While the values of a dict can be any Python object, the keys generally have to be immutable objects like scalar types (int, float, string) or tuples (all the objects in the tuple need to be immutable, too). The technical term here is hashability. You can check whether an object is hashable (can be used as a key in a dict) with the hash function.

In [117]:
hash('a')

-3319291657969026086

In [118]:
hash((5, 6 [7, 6])) ## fails because lists are mutable

TypeError: 'int' object is not subscriptable

# List, Set, and Dict Comprehensions

[*return this* for *each element* of *the list* if *condition* is true]


In [119]:
strings = ['a', 'as', 'bat', 'car', 'dove', 'python']
[x.upper() for x in strings if len(x) > 2]


['BAT', 'CAR', 'DOVE', 'PYTHON']

In [120]:
 unique_lengths = {len(x) for x in strings}
unique_lengths

{1, 2, 3, 4, 6}

In [121]:
set(map(len, strings))

{1, 2, 3, 4, 6}

In [122]:
loc_mapping = {val : index for index, val in enumerate(strings)}
loc_mapping

{'a': 0, 'as': 1, 'bat': 2, 'car': 3, 'dove': 4, 'python': 5}

### Nested List Comprehensions

In [123]:
all_data = [['John', 'Emily', 'Michael', 'Mary', 'Steven'],
            ['Maria', 'Juan', 'Javier', 'Natalia', 'Pilar']]

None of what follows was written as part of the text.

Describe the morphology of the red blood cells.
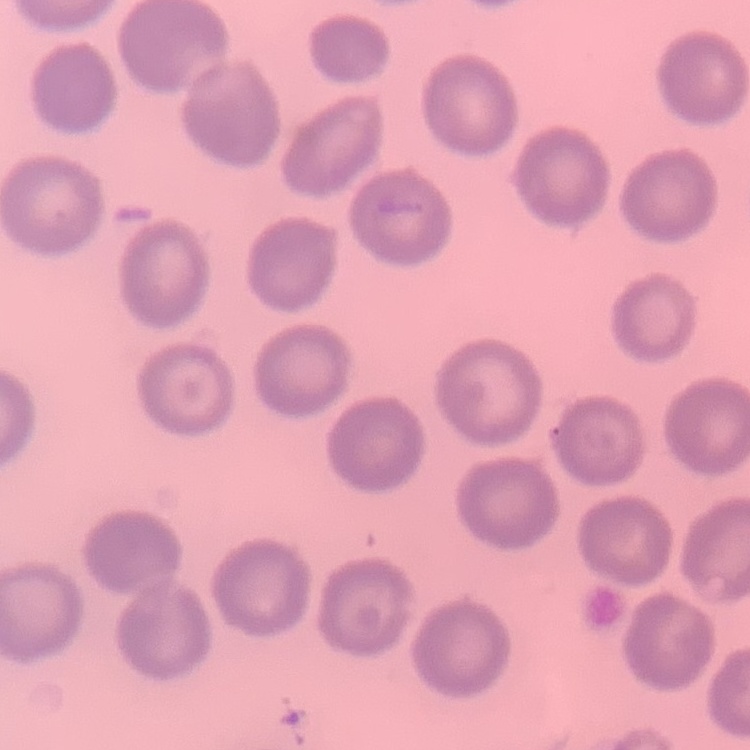
They show no rouleaux formation.

preparation = thin blood smear
image type = square crop of a larger photomicrograph
stain = Field's or GiemsaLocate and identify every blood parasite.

You might have gotten these names from a couple of files and decided to organize them by language. Now, suppose we wanted to get a single list containing all names with two or more e’s in them. We could certainly do this with a simple for loop.

In [124]:
names_of_interest = []
for names in all_data:
    enough_es = [name for name in names if name.count('e') >= 2]
    names_of_interest.extend(enough_es)

using nested list comprehension to achieve the same task.


In [125]:
result = [name for names in all_data for name in names
       if name.count('e') >= 2]

In [126]:
result

['Steven']

In [129]:
a_list = range(10)
a_list

range(0, 10)

In [133]:
[x**2 for x in a_list]

[0, 1, 4, 9, 16, 25, 36, 49, 64, 81]

### Take out even numbers from a list

In [135]:
[x*x for x in a_list if x % 2 == 0]

[0, 4, 16, 36, 64]

### Iterating over two list combined using zip

In [139]:
b_list = range(10,19)
[x+y for x, y in zip(a_list, b_list)]

[10, 12, 14, 16, 18, 20, 22, 24, 26]

In [140]:
a_list

range(0, 10)

In [142]:
list(zip(a_list, b_list))

[(0, 10),
 (1, 11),
 (2, 12),
 (3, 13),
 (4, 14),
 (5, 15),
 (6, 16),
 (7, 17),
 (8, 18)]

help("json") to look up the documentation of a module. 

In [156]:
list(enumerate(a_list))

[(0, 0),
 (1, 1),
 (2, 2),
 (3, 3),
 (4, 4),
 (5, 5),
 (6, 6),
 (7, 7),
 (8, 8),
 (9, 9)]

### Converting a list of tuples in to a list (flattening the list of tuples)

In [157]:
# using list comprehension
some_tuples = [(1, 2, 3), (4, 5, 6), (7, 8, 9)]
[x for tup in some_tuples for x in tup]

[1, 2, 3, 4, 5, 6, 7, 8, 9]

In [159]:
# using for loops
flattened = []
for tup in some_tuples:
    for x in tup:
        flattened.append(x)
flattened

[1, 2, 3, 4, 5, 6, 7, 8, 9]

## Functions
Each function can have *positional arguments* and *keyword arguments*. Keyword arguments are most commonly used to specify default values or optional arguments. In the following function, x and y are positional arguments while z is a keyword argument.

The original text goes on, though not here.